**INSTRUCTIONS FOR THE TASK:**
Repeat word for word the part of the text on late-onset spondyloarthritis between "RS3PE (remitting seronegative" and "after such therapy.", inclusive.

___ GIVEN TEXT ___

In contrast, a LOPS may be more difficult to diagnosis with other inflammatory diseases in which remitting distal extremity swelling with pitting edema has been observed include chondrocalcinosis, amyloid arthropathy, systemic lupus erythematosus, mixed connective disease, Sjögren syndrome, systemic sclerosis, dermatomyositis, and polyarteritis nodosa [3844].

RS3PE (remitting seronegative symmetrical synovitis with pitting edema) syndrome [45, 46] is characterized by an acute onset of bilateral symmetric synovitis involving predominantly the wrist, the carpus, the small hand joints, and the flexor digitorum sheaths associated with a marked dorsal swelling of the hands with pitting edema (“boxing glove hand”). Patients are persistently seronegative for rheumatoid factors and show elevated acute-phase reactants. The disease is sensitive to small doses of steroids and remains in remission after such therapy.

Since late-onset ankylosing spondylitis or spondyloarthropathy may give rise to polymyalgia rheumatica-like manifestations, this differential diagnosis should be considered [47]. The first point in the differential diagnosis between late-onset uSpA and PMR is the presence of inflammatory swelling with pitting edema due to tenosynovitis of the extensor tendons of hand or foot in both conditions [48]. The second point is the possibility that late-onset uSpA may begin with pain and stillness in the shoulders and hip girdles mimicking PMR [19].

6. Anti-TNFα Agents in Late-Onset Spondyloarthritis

In clinical trials evaluating the efficacy of anti-TNFα agents in AS, patients >65 years of age were generally excluded. Thus, data on the efficacy and safety of anti-TNFα agents in late-onset SpA are lacking. Indirect experience of the use of TNFα blockers in the elderly derives from studies in RA, although RA and AS patients are not comparable [5].

Based on the available literature, some recommendations for the use of anti-TNFα agents in elderly RA patients have been proposed [49, 50]. These recommendations, which are also applicable to patients with late-onset SpA, are careful selection of the patient before initiating the TNFα-blocking agent, evaluation of comorbidities, and estimation of the risk for severe and opportunistic infections [5].

___ INFORMATION SHOWN ___

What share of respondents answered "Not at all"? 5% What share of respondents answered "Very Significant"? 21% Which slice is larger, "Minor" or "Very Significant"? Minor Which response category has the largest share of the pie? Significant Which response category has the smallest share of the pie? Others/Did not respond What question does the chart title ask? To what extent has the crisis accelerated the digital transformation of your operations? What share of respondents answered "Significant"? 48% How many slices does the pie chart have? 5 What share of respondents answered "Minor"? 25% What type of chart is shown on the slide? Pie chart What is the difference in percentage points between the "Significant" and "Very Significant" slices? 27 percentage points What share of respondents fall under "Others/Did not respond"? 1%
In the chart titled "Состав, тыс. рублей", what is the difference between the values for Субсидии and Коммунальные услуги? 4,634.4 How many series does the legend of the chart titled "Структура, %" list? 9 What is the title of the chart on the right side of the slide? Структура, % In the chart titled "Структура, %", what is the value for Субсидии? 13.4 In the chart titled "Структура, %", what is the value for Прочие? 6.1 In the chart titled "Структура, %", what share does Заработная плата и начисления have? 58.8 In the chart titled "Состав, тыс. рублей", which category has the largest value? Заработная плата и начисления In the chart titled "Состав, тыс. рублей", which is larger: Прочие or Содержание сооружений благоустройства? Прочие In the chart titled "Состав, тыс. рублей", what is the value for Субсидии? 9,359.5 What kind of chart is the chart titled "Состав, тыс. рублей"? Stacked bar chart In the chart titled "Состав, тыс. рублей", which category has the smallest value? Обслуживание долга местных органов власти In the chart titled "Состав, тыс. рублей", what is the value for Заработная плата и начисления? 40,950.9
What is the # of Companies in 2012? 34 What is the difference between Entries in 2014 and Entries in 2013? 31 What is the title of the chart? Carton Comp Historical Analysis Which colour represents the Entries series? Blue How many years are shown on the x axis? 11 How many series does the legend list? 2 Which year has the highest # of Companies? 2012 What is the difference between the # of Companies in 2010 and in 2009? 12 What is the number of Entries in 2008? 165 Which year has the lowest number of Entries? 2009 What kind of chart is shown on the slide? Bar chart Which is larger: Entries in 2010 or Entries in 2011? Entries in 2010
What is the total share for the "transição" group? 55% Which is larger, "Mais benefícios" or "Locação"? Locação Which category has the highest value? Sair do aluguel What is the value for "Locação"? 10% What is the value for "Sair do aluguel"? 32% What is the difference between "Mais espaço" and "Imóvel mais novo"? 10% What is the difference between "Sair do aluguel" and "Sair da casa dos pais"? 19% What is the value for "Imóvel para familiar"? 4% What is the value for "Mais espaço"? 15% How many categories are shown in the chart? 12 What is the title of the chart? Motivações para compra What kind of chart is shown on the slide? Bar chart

___

**RESPONSE:**
RS3PE (remitting seronegative symmetrical synovitis with pitting edema) syndrome [45, 46] is characterized by an acute onset of bilateral symmetric synovitis involving predominantly the wrist, the carpus, the small hand joints, and the flexor digitorum sheaths associated with a marked dorsal swelling of the hands with pitting edema (“boxing glove hand”). Patients are persistently seronegative for rheumatoid factors and show elevated acute-phase reactants. The disease is sensitive to small doses of steroids and remains in remission after such therapy.